Perceval ou le Conte du Graal is the last work of the major Arthurian writer Chrétien, following the somewhat unlikely knight2 as he adventures to…

…well, nobody knows. Because Chrétien died with the work unfinished. There certainly was a mysterious castle with some religious undertones, and an enigmatic scene involving a grail3 - but what the author was intending to do with this setup was lost to time.

This may have been the best thing possible for the story’s legacy. While all of Chrétien’s Arthurian stories had thriving legacies and laid the groundwork for the legend today, Perceval really seems to have taken a life of its own as every writer worth their salt seemed to rise to the opportunity to write a continuation or rewrite of the story, explaining their own vision for how the mysteries would resolve.

One of the threads these continuations introduced was the Sangraal, or Holy Grail - eventually consolidating on the idea that the cup Jesus drank from at the Last Supper4 being present in… well, vaguely a land near Arthur’s.

Despite being the origin point for this significant side-aspect of Arthurian legend, the actual Perceval and its main continuations is largely about absolutely any other adventure (and mostly Gawaine).

It’s perhaps the best place to start to just get a feel for the random adventures of knights in these kinds of medieval stories.
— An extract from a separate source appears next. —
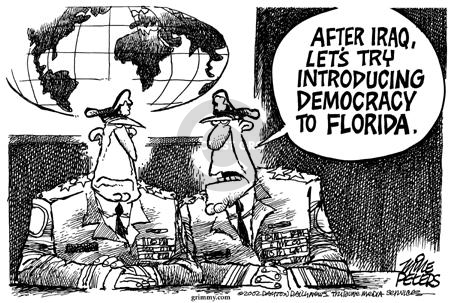 After Iraq, lets try introducing democracy to Florida.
Perceval and Gawaine just keep wandering around and getting more and more entangled in new bizarre castles and damsels in distress and dangerous knights, and must stumble their way through each one in turn5 with the extremely rare intervention of the main plotlines.

Footnotes

  1. This is a remarkably common occurrence in the legends.
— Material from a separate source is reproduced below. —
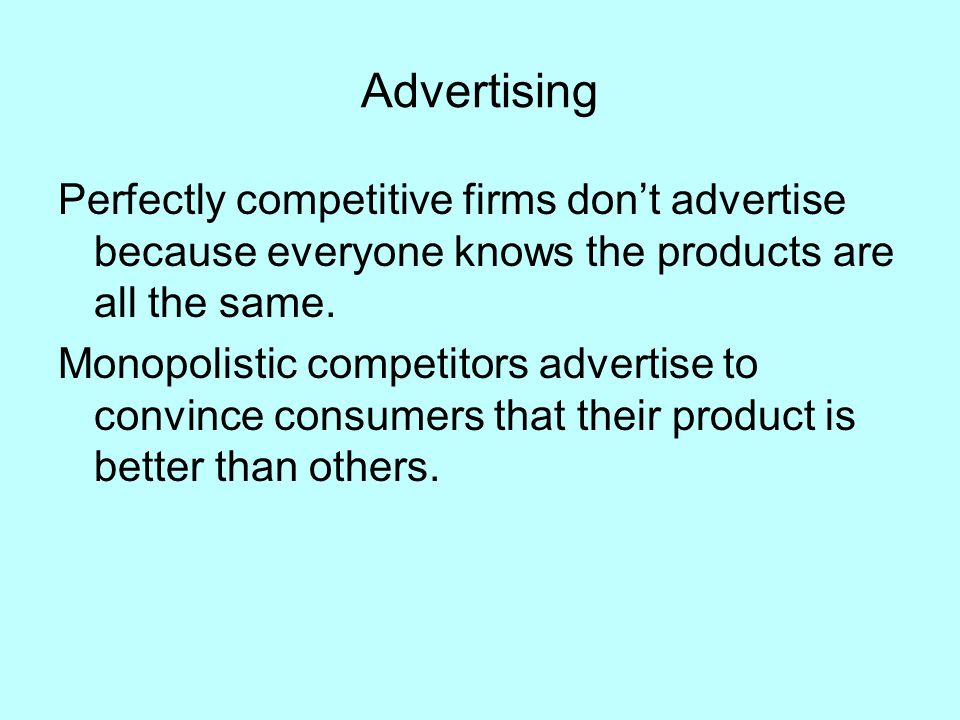 Advertising Perfectly competitive firms don't advertise because everyone knows the products are all the same.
  2. As well as long deviations to focus on everyone’s favorite boy, Sir Gawaine.

  3. Not originally that focused on, and not clearly meant to be a chalice or cup, much less what the Holy Grail would become.

  4. Often given the convenient extra boost of holiness of also collecting his blood from the cross, and then arriving to Britain by means of the saint Joseph of Arimathea.

  5. And, especially if they are Gawaine, sleep with a lot of women.